First, lets build simple storage for a part

package Parser::OPC::Part;
use Moo;
use Types::Standard qw(Int Str Enum ArrayRef InstanceOf);
use Function::Parameters;

has type   => (is => 'ro');
has id     => (is => 'ro');
has target => (is => 'ro');
has source => (is => 'ro', isa => InstanceOf['Parser::OPC']);

method contents() {
    return scalar $self->source->zip->memberNamed($self->target)->contents();
}

method contents_xml() {
    return XML::LibXML->load_xml(string => $self->contents());
}

1;

It has storage for all attributes of the Relationship, and one reference back to original package, so we can access the part data and parse them. Then something to represent the OPC file itself

package Parser::OPC;
use Moo;
use Function::Parameters;
use Types::Standard qw(ArrayRef InstanceOf);
use Archive::Zip qw(:ERROR_CODES :CONSTANTS);
use XML::LibXML;

use Parser::OPC::Part;

my $RELATIONSHIPS_NS = 'http://schemas.openxmlformats.org/package/2006/relationships';

has filename => (is => 'ro', required => 1);
has zip      => (is => 'lazy', init_arg => undef);
has parts    => (is => 'lazy', isa => ArrayRef [InstanceOf ['Parser::OPC::Part']], init_arg => undef);

method _build_zip() {
    my $zip = Archive::Zip->new();
    unless ($zip->read($self->filename) == AZ_OK) {
        die "Unable to read zip file " . $self->file . ": " . Archive::Zip::Error::zipErrorString();
    }
    return $zip;
}

method _build_parts() {
    my $rels = $self->zip->memberNamed('_rels/.rels');
    my $xml = XML::LibXML->load_xml(string => scalar $rels->contents());
    my $xpc = XML::LibXML::XPathContext->new($xml);
    $xpc->registerNs(r => $RELATIONSHIPS_NS);
    return [
        map { 
            Parser::OPC::Part->new(
                type   => $_->getAttribute('Type'),
                id     => $_->getAttribute('Id'),
                target => $_->getAttribute('Target'),
                source => $self,
            ) 
        } @{ $xpc->findnodes('//r:Relationship') }
    ];
}

sub _options_match {
    my ($elem, $options) = @_;

    my $count = 0;
    for my $k (keys %$options) {
        $count++ if ref($options->{$k}) eq "Regexp"
            ? $elem->$k() =~ /$options->{$k}/
            : $elem->$k() eq $options->{$k};
    }
    return $count == scalar keys %$options;
}

method find_parts(%patterns) {
    return grep { _options_match($_, \%patterns) } @{ $self->parts };
}

1;

This is rather regular stuff. The filename property is mandatory and is supposed to be specified during the initialization. When the data are accessed via zip or parts properties, the operations are done to get the data. I don’t want the properties to be supplied by constructor, so I prevented it with the init_arg declaration.
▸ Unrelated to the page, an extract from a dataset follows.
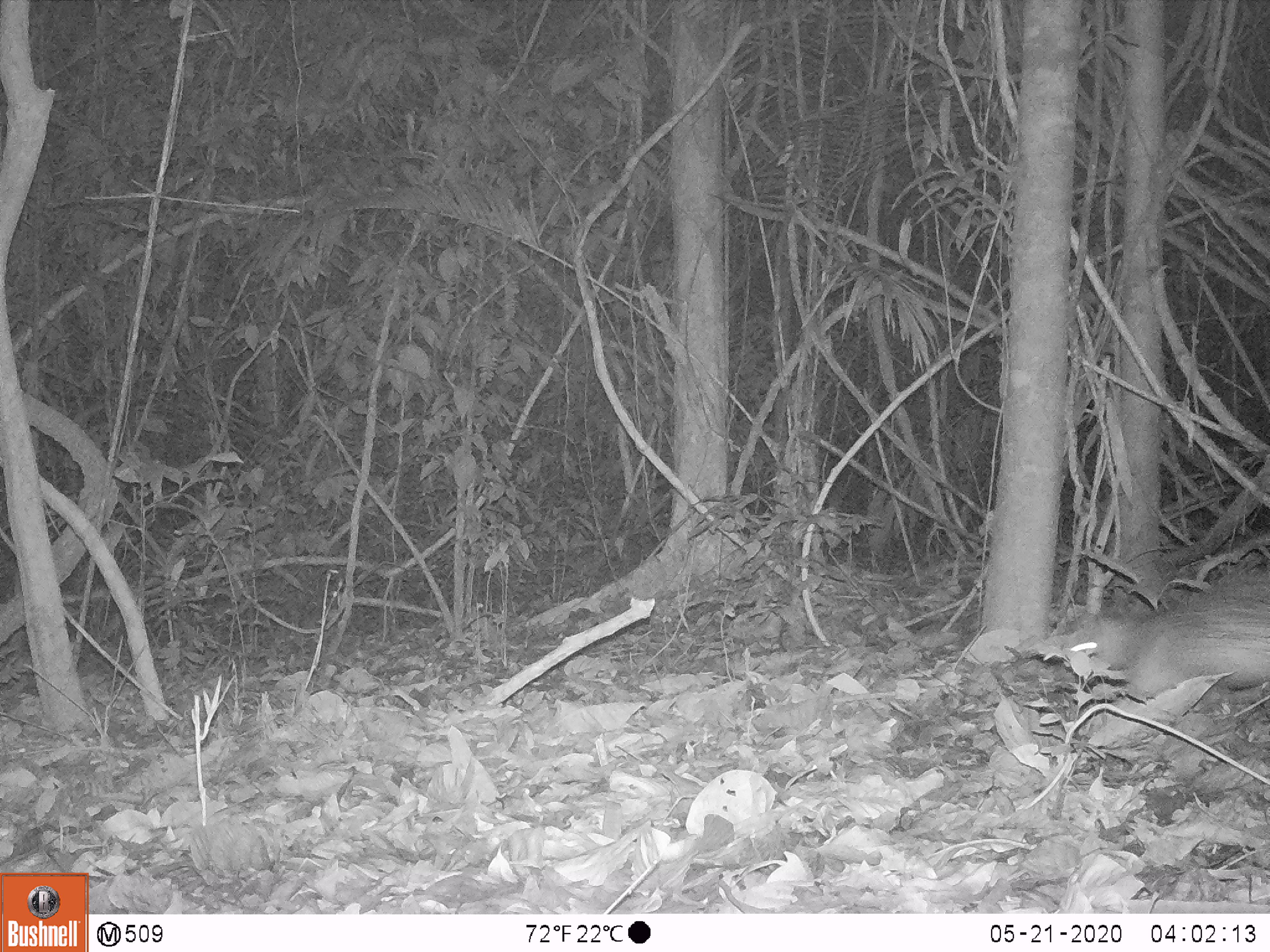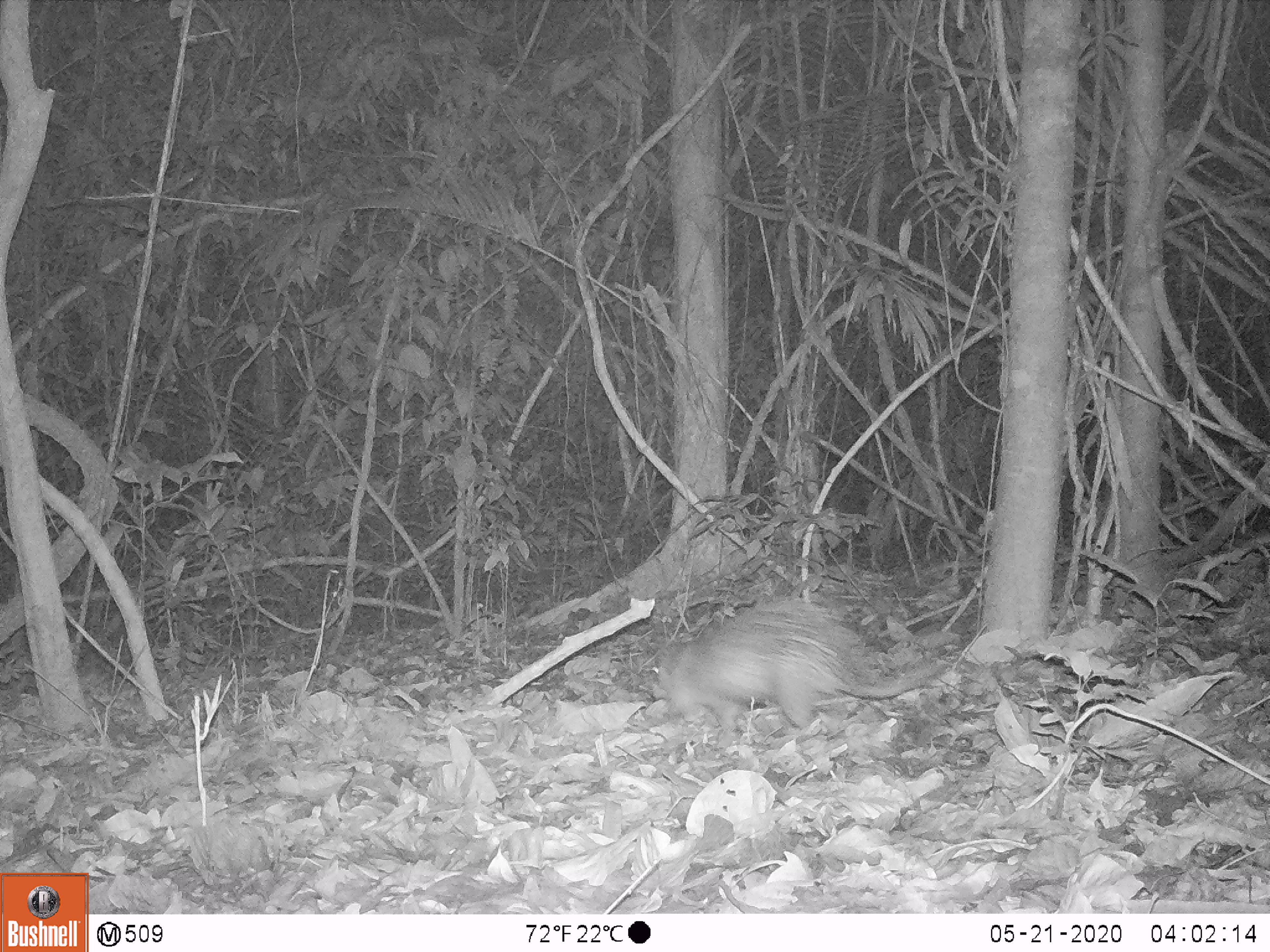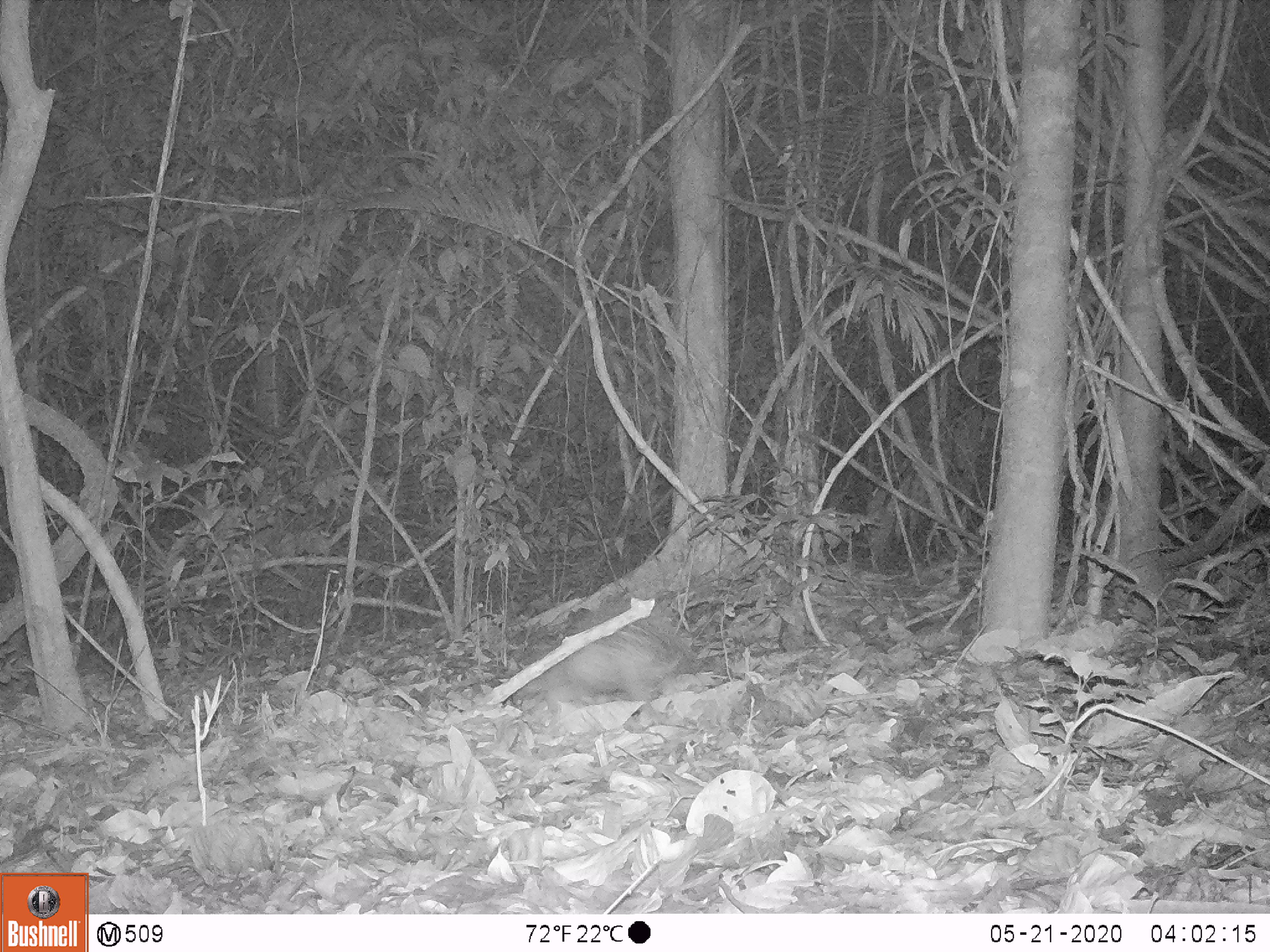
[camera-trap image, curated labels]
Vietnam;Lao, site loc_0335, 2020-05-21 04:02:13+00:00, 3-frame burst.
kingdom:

The find_parts method allows me to easily filter parts based on exact matches or regex matches. In the SLDD case, we are looking for a part with type http://schemas.mathworks.com/simulink/2010/relationships/dictionaryChunk. Its target is a XML that looks like this

<DataSource FormatVersion="1" MinRelease="R2014a" Arch="win64">
    <Object Class="DD.ENTRY">
        <P Name="Name" Class="char">items</P>
        ...
        <P Name="Value">
            <Element Class="Simulink.Parameter">
                <P Name="Value" Class="single">-0.003634</P>
                ...
                <P Name="DataType" Class="char">single</P>
                ...
            </Element>
        </P>
    </Object>
    ...
</DataSource>

Using the module to extract some of the element values above would look like this

use Parser::OPC;

my $sldd = Parser::OPC->new(filename => 'data.sldd');
for my $part ($sldd->find_parts(type => qr/dictionaryChunk/)) {
    my $dd = $part->contents_xml;
    for my $entry ($dd->findnodes('//Object[@Class="DD.ENTRY"]')) {
        say $entry->findvalue('P[@Name="Name"]');
        say $entry->findvalue('P[@Name="Value"]/Element/P[@Name="Value"]');
        say $entry->findvalue('P[@Name="Value"]/Element/P[@Name="DataType"]');
    }
}

It was rather easy to build quite decent parser for this kind of files and extract the data from it. I am quite happy with how the code turned up and how it can be used.